WHAT IS REQUIRED
Search term "scientific": please copy every line of the records below that contains it.

(DATA EXTRACT Opens)

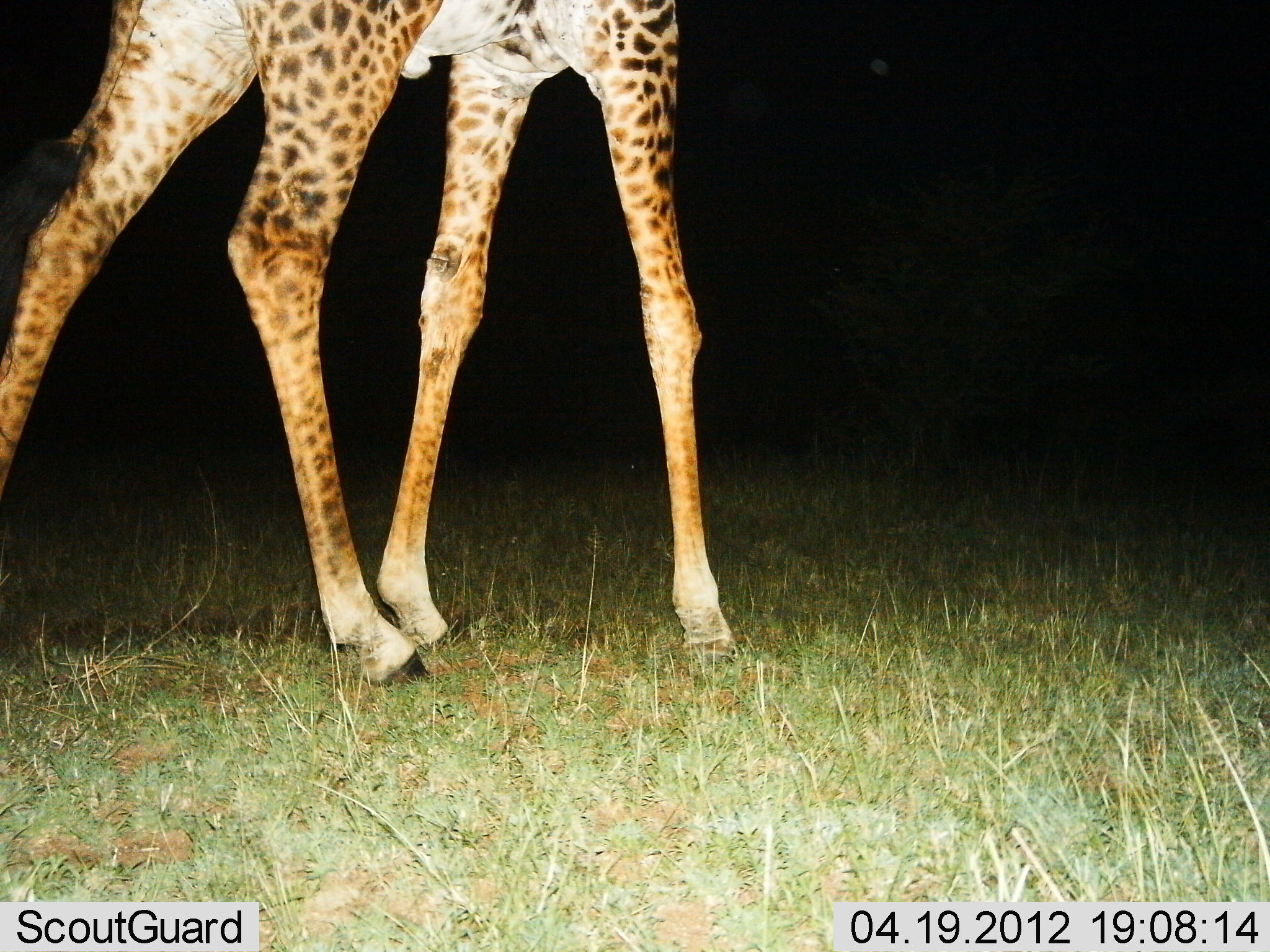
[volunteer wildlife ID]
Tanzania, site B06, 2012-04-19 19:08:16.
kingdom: Animalia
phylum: Chordata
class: Mammalia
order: Artiodactyla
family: Giraffidae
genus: Giraffa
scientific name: Giraffa camelopardalis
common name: giraffe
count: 1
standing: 31%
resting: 0%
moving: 69%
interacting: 0%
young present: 0%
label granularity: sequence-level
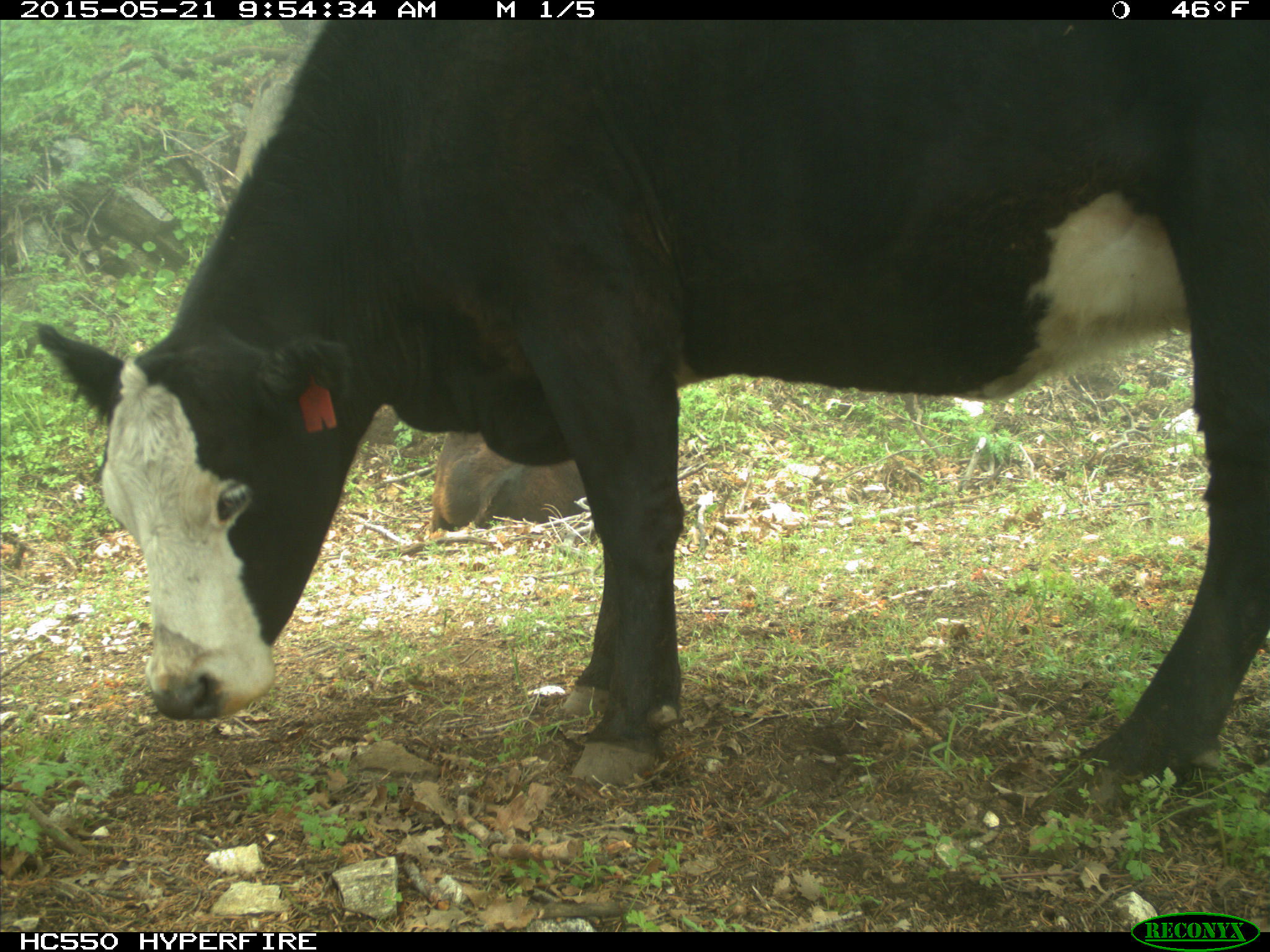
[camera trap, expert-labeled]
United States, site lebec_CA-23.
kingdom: Animalia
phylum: Chordata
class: Mammalia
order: Artiodactyla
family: Bovidae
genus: Bos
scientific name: Bos taurus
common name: domestic cow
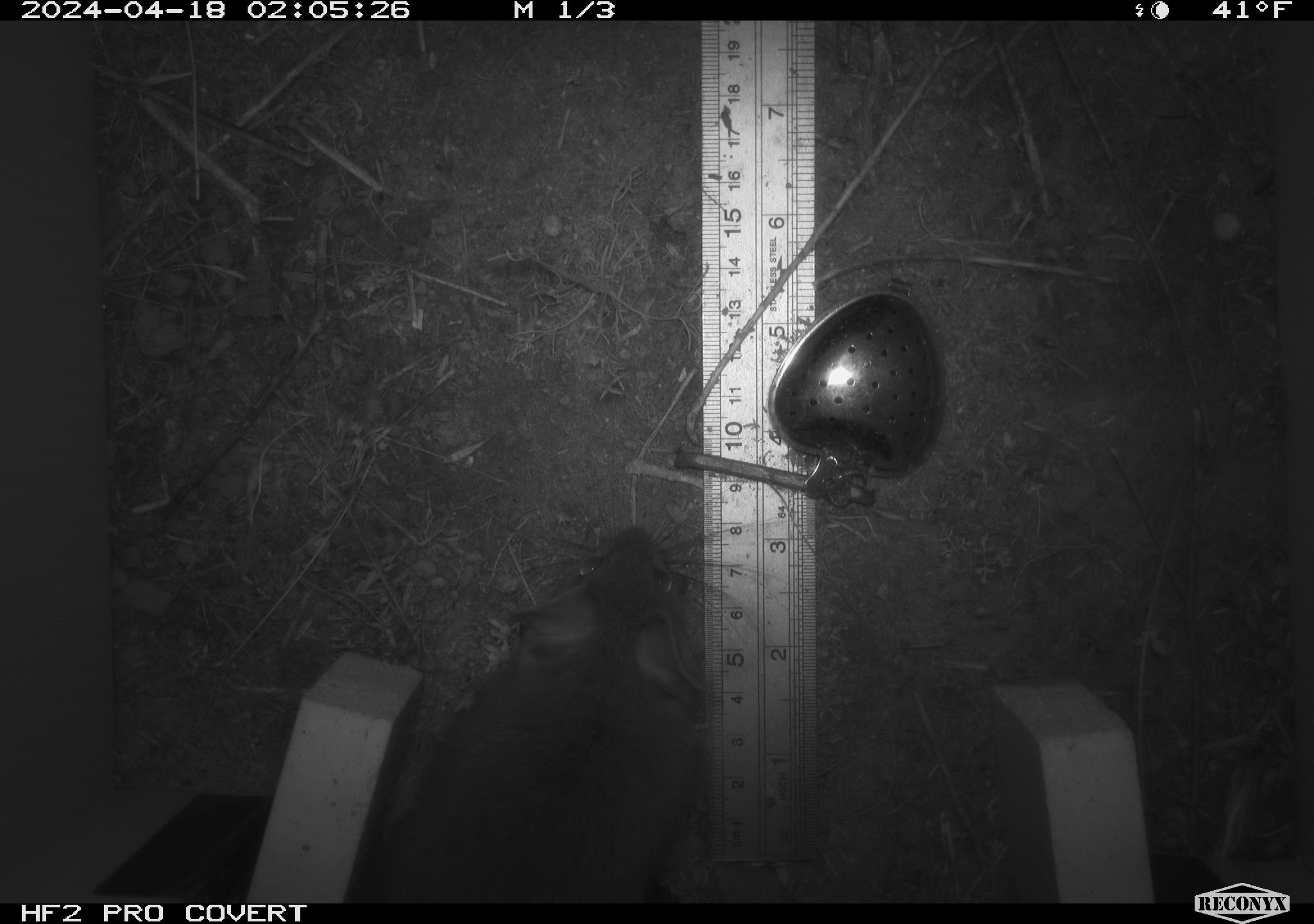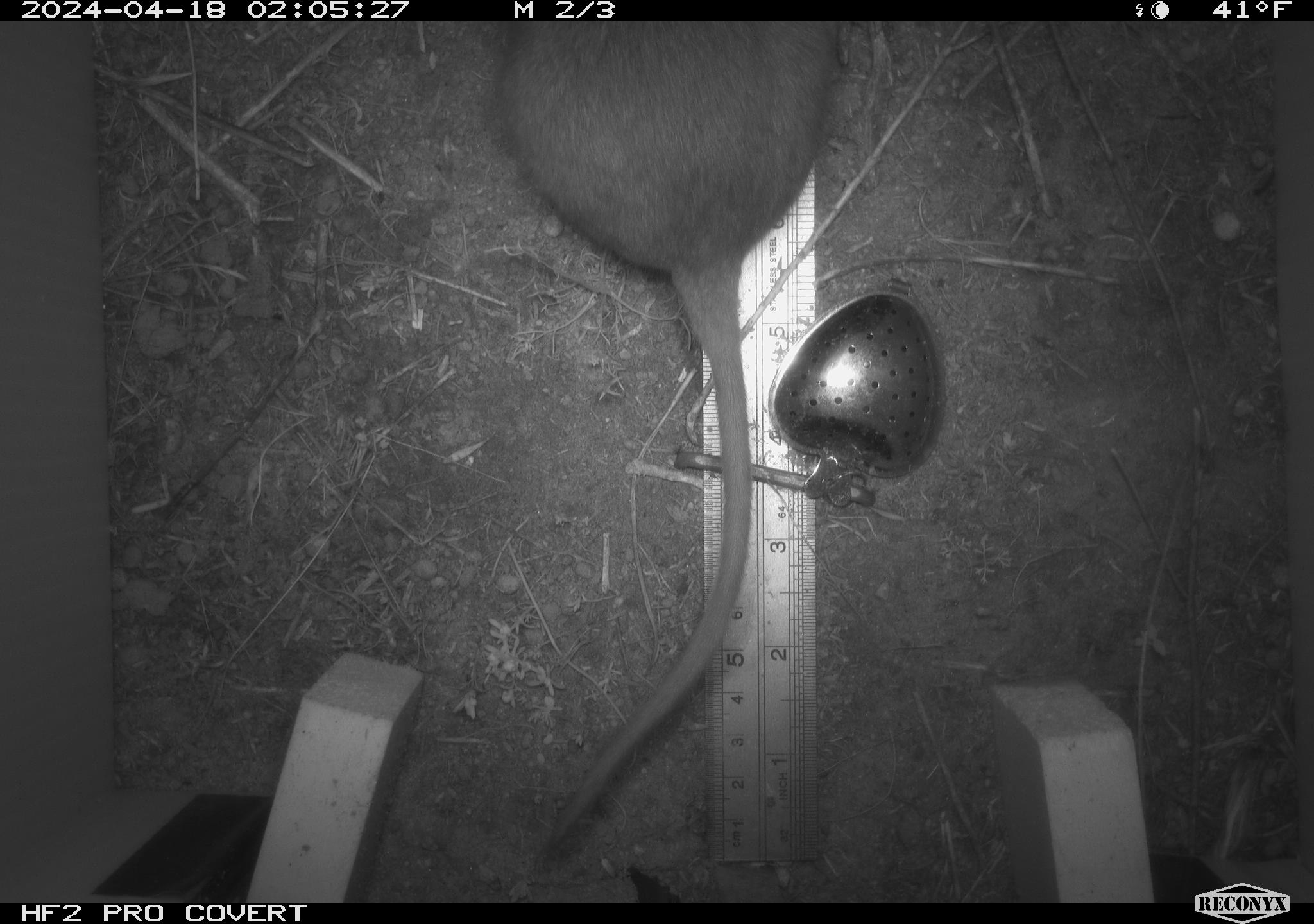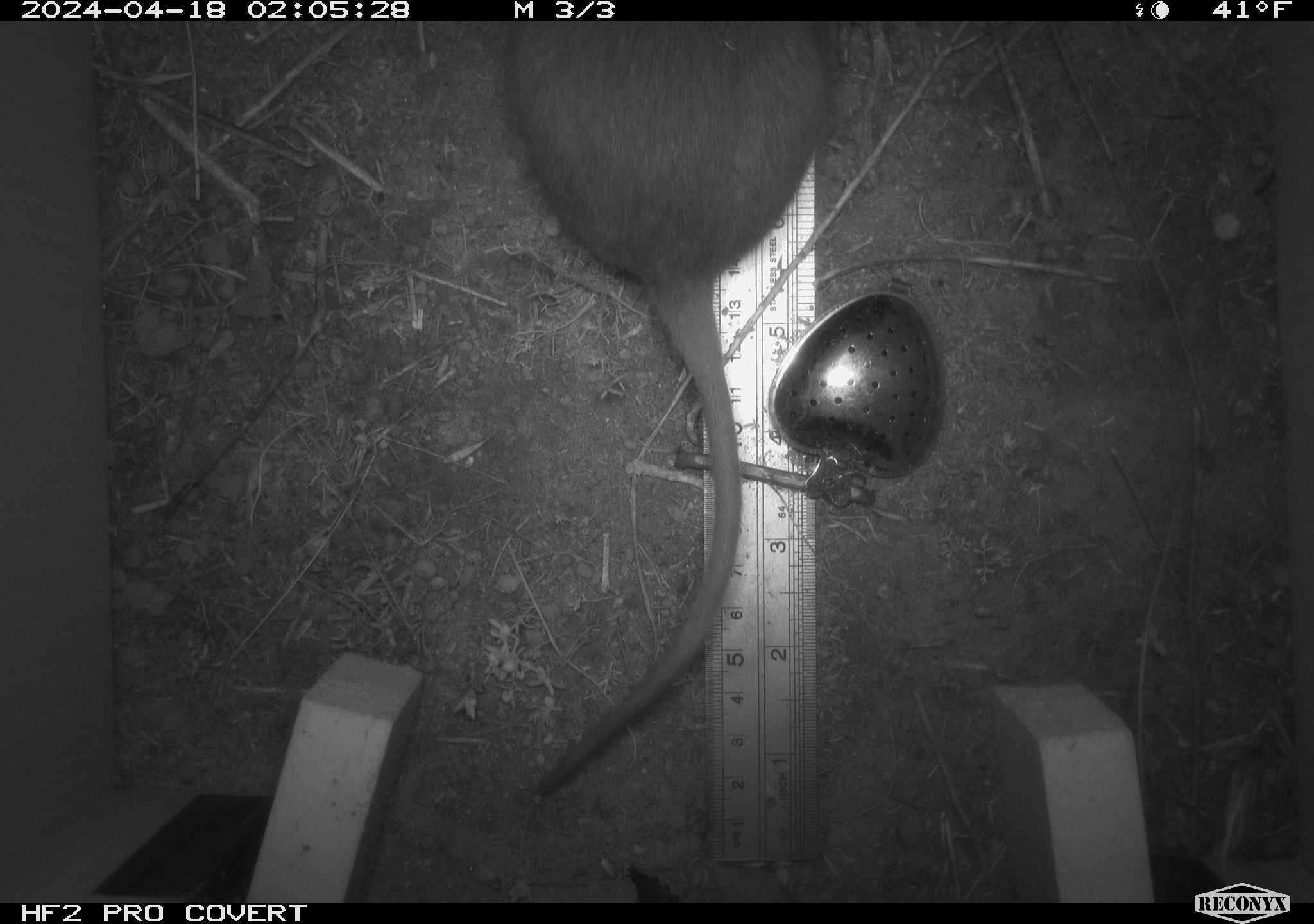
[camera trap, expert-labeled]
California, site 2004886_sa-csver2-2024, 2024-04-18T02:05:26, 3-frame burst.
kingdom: Animalia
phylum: Chordata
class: Mammalia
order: Rodentia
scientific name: Rodentia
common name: rodent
Rodent (Rodentia).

(DATA EXTRACT Closes)

WRITTEN RESPONSE
scientific name: Giraffa camelopardalis
scientific name: Bos taurus
scientific name: Rodentia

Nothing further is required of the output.